Cependant, son état de santé ne s’améliorait pas ; il était intubé depuis son arrivée et avait une pression intracrânienne trop élevée. Toutes les maladies que nous avions évoquées suite à nos recherches n’étaient pas possibles pour eux. Malgré le fait que les soignantes aient dit à la cadre “il faut trouver, ce bébé n’a pas été secoué”, ils n’ont jamais trouvé et pensaient être sur un diagnostic certain.
“Le plus grand ennemi de la connaissance n’est pas l’ignorance, c’est l’illusion de savoir.”
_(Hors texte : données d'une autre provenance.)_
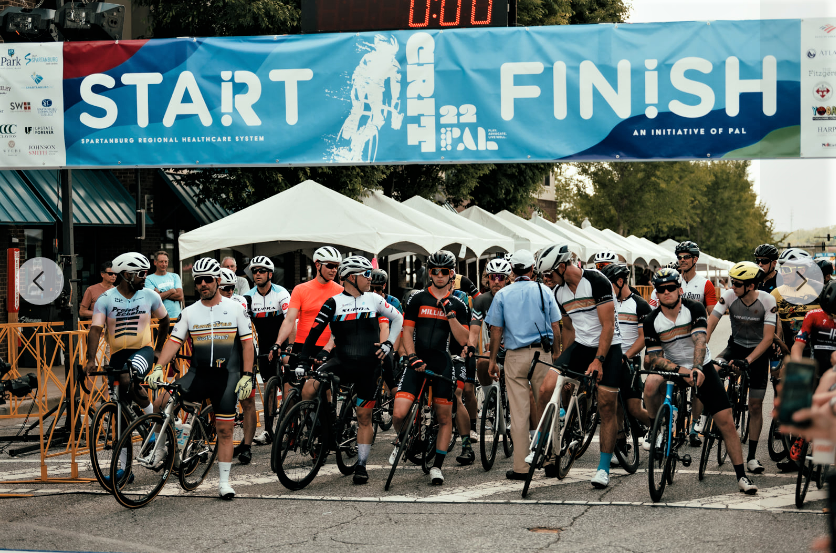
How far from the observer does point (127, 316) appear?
8828mm

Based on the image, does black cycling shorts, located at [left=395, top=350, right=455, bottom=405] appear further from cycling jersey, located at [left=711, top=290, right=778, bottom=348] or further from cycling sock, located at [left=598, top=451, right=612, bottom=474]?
cycling jersey, located at [left=711, top=290, right=778, bottom=348]

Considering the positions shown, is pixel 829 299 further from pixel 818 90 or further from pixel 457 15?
pixel 457 15

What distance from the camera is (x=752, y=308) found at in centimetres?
904

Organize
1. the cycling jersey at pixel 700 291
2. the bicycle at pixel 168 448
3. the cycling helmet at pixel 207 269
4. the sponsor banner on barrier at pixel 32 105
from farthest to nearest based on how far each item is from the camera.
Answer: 1. the cycling jersey at pixel 700 291
2. the sponsor banner on barrier at pixel 32 105
3. the cycling helmet at pixel 207 269
4. the bicycle at pixel 168 448

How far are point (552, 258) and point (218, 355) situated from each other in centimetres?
294

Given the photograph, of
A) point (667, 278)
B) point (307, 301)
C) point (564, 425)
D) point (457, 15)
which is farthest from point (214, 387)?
point (667, 278)

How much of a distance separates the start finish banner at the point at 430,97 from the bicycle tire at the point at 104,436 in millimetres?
2224

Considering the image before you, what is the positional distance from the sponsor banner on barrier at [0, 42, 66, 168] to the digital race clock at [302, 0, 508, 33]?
2.82 m

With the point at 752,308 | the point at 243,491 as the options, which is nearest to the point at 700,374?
the point at 752,308

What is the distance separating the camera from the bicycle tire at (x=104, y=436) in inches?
295

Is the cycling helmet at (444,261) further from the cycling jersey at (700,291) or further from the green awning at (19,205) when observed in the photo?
the green awning at (19,205)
Dans la machine judiciaire
Deux jours après notre arrivée dans le service, notre fille a été emmenée au CHU pour être examinée. Nous avons été placés en garde à vue le soir même, laissant nos deux enfants sans savoir si nous reverrions notre fils vivant à notre retour. Nous avons passé environ 24 heures en garde à vue lors de cette première audition, avec une perquisition et mise sous scellé de notre maison avant de pouvoir rejoindre nos bébés. C’était traumatisant : la criminalité chez nous était impensable.
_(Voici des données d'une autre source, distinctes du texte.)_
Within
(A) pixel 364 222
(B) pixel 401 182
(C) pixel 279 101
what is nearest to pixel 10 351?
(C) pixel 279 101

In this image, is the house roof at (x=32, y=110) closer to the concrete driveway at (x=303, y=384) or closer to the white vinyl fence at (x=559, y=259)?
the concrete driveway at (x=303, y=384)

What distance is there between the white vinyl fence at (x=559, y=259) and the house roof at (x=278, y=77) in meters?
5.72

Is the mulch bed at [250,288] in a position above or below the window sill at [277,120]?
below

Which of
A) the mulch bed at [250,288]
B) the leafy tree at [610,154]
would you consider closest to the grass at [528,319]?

Notre fille a été placée un mois chez mes parents, où heureusement, nous pouvions la voir. Nos relations avec l’aide sociale à l’enfance étaient bonnes. Elle a pu dire au revoir à son petit frère la veille de son extubation et le 11 septembre 2020, après 12 jours de lutte, notre bébé est parti dans nos bras. Il avait deux mois et sept jours.
Nous avons été entendus en audition libre puis placés en garde à vue quelques mois plus tard. Étant à trois semaines d’accoucher de notre troisième enfant, j’ai pu sortir ; quant à leur père, il a été mis en examen sous contrôle judiciaire et pour ma part, je suis restée sous le statut de témoin assisté.
Vivre avec la suspicion
J’ai longtemps eu l’impression que ma vie m’avait été volée. Nous n’avions plus aucun secret pour personne, on nous avait pris nos deux bébés.
Je continuais mes recherches pendant des années et j’ai recontacté tous les médecins qui m’avaient suivie ou s’étaient occupés de notre fils. Mais ils étaient tous fuyants (la procédure, ça fait peur !). Nous étions traumatisés par le moindre appel, l’ouverture de la boîte aux lettres, le bruit d’une voiture se garant devant la maison. J’avais toujours cette peur qu’on nous emmène une nouvelle fois loin de notre fille dont on essayait tant bien que mal de préserver l’innocence d’une petite fille de deux ans. Elle nous a clairement sauvé la vie.
Elle a rapidement été suivie par une psychologue, plusieurs fois depuis le décès de son petit frère.
Nous avons eu un troisième enfant, un cadeau du ciel, 14 mois jour pour jour après le décès de son grand-frère. La grossesse n’a pas été sereine, j’ai été suivie par une gynécologue incroyable spécialisée dans le diagnostic anténatal et par ma psychiatre.
Notre couple n’a pas tenu. Comment garder de l’espace pour l’amour quand la justice prend toute la place ? Même notre deuil passait en second plan. Nous ne suivions plus les mêmes chemins, mais aujourd’hui, le père de mes enfants est mon meilleur ami et nous nous soutiendrons toujours.
J’ai fait une dépression d’épuisement il y a un an et je suis toujours sous traitement.
Je n’ai pas la vie que j’avais imaginée, mais je pense avoir beaucoup travaillé pour aller mieux car mes enfants ne méritent pas de subir les conséquences des ignorants. Aujourd’hui, je sais que mon bébé était malade et qu’il ne reviendra pas. Mon plus grand souhait est que tout s’arrête, qu’on le laisse se reposer, qu’il ne soit pas qu’un dossier et que sa tombe ne soit plus salie par cette injustice. Je veux retrouver la sérénité que je n’ai plus connue depuis cinq ans et qu’on nous laisse tranquilles.
Mes enfants sont exceptionnels, ils parlent de leur grand/petit frère comme s’il était avec nous, et je suis fière de le faire vivre à travers nous.